I felt the cross close to me. A wooden cross, heavy and splintery, reaching to the top of the ceiling. What could I do? I looked at my mother – I looked reassurance, I got behind her and held her shoulders.

“It will be all right,” I murmured. “God is waiting for you. You’re going to Him now.” Suddenly Olga, my daughter and her namesake, was there – I felt immense support. She was praying. She was going to stay through the night, to keep my mother company – I did not have to fear I would be left alone, Olga was good at praying.

Another daughter joined us. The prayers became stronger. Mother listened and joined in too, haltingly, painfully. Cocks crowed outside as dawn wakened threads of light. Mother had calmed down, was even trying to sleep a little. Olga and I kept on praying. Another daughter had quietly joined us, so there were now four of us next Mother.

The doctor came. He felt Mother’s pulse, and nodded: “She’ll be all right,” he said.

But Mother was still anxious. Her eyes pleaded with the doctor, who shook his head. At last he left and following him I asked when he could come back. “I’ll send people who’ll give her the last rites,” he said. “But I can’t stay now.”

I accompanied him to the front door and he said he’d try to return later. I went to the kitchen and told Nora, our Irish servant, that Mother was on the point of dying.

“If she does,” said Nora, “open the windows, so her soul can find the way to Heaven. [This belief is expressed in James Joyce's writings and in a musical based on them.] Don’t cry. That might keep her back.” I hastened to my mother who looked much worse. She really looked as if she had reached the end. I held my mother’s hand and looked at her. She asked again: “Am I dying?” “No,” I said, “not yet.”
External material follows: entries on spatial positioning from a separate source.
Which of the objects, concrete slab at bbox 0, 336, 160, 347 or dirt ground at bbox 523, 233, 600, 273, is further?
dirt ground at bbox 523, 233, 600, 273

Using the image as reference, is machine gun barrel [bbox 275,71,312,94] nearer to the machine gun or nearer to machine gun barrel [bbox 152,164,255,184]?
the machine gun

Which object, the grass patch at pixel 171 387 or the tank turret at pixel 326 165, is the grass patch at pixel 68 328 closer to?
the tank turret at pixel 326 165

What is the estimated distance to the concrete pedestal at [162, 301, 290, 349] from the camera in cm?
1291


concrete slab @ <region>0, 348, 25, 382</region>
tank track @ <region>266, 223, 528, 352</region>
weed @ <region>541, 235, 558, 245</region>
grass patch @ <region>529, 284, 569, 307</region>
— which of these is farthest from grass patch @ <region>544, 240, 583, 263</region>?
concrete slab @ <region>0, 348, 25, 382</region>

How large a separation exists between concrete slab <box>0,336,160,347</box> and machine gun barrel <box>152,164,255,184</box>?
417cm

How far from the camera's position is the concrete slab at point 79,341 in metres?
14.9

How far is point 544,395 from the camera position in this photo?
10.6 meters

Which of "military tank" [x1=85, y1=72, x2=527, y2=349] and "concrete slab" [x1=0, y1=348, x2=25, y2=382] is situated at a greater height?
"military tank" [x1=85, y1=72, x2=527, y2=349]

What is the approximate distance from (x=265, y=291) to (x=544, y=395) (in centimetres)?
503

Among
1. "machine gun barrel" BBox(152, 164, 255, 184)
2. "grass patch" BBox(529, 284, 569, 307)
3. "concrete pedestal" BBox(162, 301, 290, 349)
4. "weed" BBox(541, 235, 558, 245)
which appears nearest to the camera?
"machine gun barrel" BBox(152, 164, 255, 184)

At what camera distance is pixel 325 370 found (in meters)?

She looked relieved. I went on saying the rosary and was glad to see more of my children joining us. Mother became waxen pale.  When death came, I hurried to the kitchen and asked Nora what I must do.

“Open the windows!” she said, “Then her spirit can find its way out.” I did so and I whispered: “Go Mother, go. Don’t stay here. I can manage. You must let your soul free to reach Heaven and the boys. God be with you.” Then, peace came into my soul.